Shriver observed that there was “no anti-Americanism” in India and that Indians from diverse backgrounds, cultures and religions have successfully found ways to coexist. Mrs. Gandhi replied that Indians are “inherently tolerant” as they have co-existed for centuries. Karan Singh added that the “freedom movement of Mahatma Gandhi” also played a crucial role as it was inclusive, pluralistic and emphasized that multiplicity of Indian culture. Mrs. Gandhi jokingly pointed out that the “Indian Left is anti-American,” but then agreed that its stance was aimed at “American policy” rather than the American people. Karan Singh emphasized that he and “most Indians” objected to many aspects of current American policy but held no brief against the American people. Mrs. Gandhi also pointed out that many Indian Muslims “resent certain policies of the US.”
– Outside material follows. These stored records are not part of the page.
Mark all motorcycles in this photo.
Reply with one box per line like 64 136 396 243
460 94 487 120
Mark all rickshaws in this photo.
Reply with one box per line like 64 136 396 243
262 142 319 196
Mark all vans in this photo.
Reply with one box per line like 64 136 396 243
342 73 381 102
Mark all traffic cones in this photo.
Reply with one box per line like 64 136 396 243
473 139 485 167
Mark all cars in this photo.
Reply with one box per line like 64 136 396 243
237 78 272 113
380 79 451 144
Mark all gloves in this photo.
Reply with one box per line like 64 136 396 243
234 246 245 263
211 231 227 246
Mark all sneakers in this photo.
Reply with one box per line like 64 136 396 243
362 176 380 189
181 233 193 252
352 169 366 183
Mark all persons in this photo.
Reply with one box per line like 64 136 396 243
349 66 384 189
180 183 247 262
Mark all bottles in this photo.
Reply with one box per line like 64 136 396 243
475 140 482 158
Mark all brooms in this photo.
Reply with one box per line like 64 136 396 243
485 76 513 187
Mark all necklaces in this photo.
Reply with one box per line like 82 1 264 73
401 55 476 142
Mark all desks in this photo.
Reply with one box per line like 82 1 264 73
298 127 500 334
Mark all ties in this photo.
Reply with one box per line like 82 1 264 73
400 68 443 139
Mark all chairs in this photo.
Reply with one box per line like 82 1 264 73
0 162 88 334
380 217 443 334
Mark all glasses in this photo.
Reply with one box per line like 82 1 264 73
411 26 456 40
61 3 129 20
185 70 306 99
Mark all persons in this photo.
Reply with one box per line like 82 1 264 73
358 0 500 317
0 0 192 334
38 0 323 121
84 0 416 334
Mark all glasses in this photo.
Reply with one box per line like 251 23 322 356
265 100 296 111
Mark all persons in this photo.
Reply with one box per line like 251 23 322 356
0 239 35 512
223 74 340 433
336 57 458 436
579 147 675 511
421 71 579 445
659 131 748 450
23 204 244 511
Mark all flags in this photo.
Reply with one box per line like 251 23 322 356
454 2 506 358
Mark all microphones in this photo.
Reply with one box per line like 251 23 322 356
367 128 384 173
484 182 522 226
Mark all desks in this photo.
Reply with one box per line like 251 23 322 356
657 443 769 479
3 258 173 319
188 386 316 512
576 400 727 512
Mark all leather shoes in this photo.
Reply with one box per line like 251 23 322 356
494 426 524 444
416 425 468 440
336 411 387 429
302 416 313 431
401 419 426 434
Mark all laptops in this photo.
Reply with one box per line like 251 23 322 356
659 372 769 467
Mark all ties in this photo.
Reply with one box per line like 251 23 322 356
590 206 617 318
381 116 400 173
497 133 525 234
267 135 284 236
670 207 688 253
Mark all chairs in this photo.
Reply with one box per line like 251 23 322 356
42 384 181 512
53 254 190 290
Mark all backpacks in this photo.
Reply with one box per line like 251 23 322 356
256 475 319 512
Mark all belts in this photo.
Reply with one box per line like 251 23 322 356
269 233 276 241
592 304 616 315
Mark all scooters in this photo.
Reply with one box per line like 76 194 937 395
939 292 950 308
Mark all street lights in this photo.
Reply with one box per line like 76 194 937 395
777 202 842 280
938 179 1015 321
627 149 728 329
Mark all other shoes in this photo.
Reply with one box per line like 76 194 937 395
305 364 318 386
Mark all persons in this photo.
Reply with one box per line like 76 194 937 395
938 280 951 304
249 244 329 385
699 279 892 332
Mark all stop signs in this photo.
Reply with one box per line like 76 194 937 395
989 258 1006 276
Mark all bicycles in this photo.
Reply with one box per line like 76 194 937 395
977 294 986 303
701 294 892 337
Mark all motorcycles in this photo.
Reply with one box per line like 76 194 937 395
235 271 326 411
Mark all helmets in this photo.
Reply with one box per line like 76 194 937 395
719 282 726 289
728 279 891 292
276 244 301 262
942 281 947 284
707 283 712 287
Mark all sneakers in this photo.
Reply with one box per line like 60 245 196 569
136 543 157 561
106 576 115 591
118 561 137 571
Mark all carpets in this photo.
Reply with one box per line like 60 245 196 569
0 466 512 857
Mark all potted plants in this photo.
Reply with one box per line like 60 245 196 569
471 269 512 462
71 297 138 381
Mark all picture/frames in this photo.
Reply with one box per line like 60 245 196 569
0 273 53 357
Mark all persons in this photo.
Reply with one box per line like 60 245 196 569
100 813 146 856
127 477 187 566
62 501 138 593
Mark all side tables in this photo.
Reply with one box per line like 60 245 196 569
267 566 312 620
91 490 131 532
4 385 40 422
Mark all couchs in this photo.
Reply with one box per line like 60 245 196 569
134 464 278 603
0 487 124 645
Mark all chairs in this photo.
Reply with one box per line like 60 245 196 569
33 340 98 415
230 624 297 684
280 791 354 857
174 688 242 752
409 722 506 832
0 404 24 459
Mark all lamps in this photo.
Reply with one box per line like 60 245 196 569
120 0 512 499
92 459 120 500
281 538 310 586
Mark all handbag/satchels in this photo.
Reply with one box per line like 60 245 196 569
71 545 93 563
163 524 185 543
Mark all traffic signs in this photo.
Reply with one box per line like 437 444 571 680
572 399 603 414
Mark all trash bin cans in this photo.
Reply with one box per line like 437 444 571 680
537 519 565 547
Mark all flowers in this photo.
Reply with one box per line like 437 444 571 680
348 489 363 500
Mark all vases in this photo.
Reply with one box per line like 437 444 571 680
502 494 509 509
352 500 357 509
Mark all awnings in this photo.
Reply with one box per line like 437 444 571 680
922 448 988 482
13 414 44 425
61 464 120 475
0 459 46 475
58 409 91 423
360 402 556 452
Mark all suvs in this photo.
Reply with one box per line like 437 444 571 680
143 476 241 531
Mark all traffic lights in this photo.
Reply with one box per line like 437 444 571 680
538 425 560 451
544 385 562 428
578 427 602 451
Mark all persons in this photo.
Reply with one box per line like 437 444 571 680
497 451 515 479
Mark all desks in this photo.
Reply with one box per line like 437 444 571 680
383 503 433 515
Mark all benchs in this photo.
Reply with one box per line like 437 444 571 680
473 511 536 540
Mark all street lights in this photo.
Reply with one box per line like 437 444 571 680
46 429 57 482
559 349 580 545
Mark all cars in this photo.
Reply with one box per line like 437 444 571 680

The Indian press, however, is far more interested in the personal details of Gandhi’s life, particularly how her parents opposed her marriage to Rajiv Gandhi. The end of the cable reads almost like magazine profile:

Sonia Gandhi is often stiff and detached when in public. This was a more relaxed Sonia, possibly because she felt a personal rapport with Maria Shriver….Deeply hurt by personal tragedy, she has erected a strong and stoic persona to prevent public access to her personal space. Whenever she spoke of the deaths of her husband and mother-in-law, she struggled to keep her emotions in check. Despite her carefully erected Indian persona, her basic Italian personality is clearly evident in her mannerisms, speech and interests. She presents an intriguing enigma of a warm private personality that remains concealed and is available only to her closest confidants and family members.

It just goes to show that Wikileaks isn’t only revealing secrets of state, but secrets of the heart.